Hi. We're using Logstash to transport SQL data into ElasticSearch via the JDBC plugin.
Two of the fields we're copying include:
Name
ZipCode
For some reason the first few characters of zipcode are being inserted into the Name column for a small percentage of records. For example:
"Mcdonald, Mike" who lives in 90210 is being inserted as "Mcdonald, 902 Mike" in the Name column in ES.
Out of 16m inserts into ES around 10% end up with this odd data in the Name column. Zip is fine. It's always 5 numbers.
Settings below:
input {
jdbc {
jdbc_connection_string => "blah"
jdbc_user => "blah"
jdbc_driver_library => "sqljdbc4.jar"
jdbc_driver_class => "com.microsoft.sqlserver.jdbc.SQLServerDriver"

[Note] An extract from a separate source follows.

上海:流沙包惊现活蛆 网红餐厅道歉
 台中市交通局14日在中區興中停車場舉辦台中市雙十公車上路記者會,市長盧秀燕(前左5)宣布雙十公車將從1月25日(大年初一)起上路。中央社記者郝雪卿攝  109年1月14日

statement_filepath => "query.sql"
last_run_metadata_path => "last_run_metadata"
sql_log_level => "debug"
jdbc_paging_enabled => true
jdbc_page_size => 100000
jdbc_pool_timeout => 5000
}
}
output {
elasticsearch {
hosts => ["blah"]
index => "blah"
document_type => "document"
action => "update"
document_id => "%{id}"
doc_as_upsert => true
}
}
SQL Query:
SELECT Name, City, State, Zip, occupation, [GiveDate],
Amount, recip, Type, actID, actID as id, halftime, bicycle,
CASE when display is null then 'x' else display END as display, actID as DeleteID
from ourTable where actID is not null
and bicycle < '1985'
Ideas? It's driving us nuts.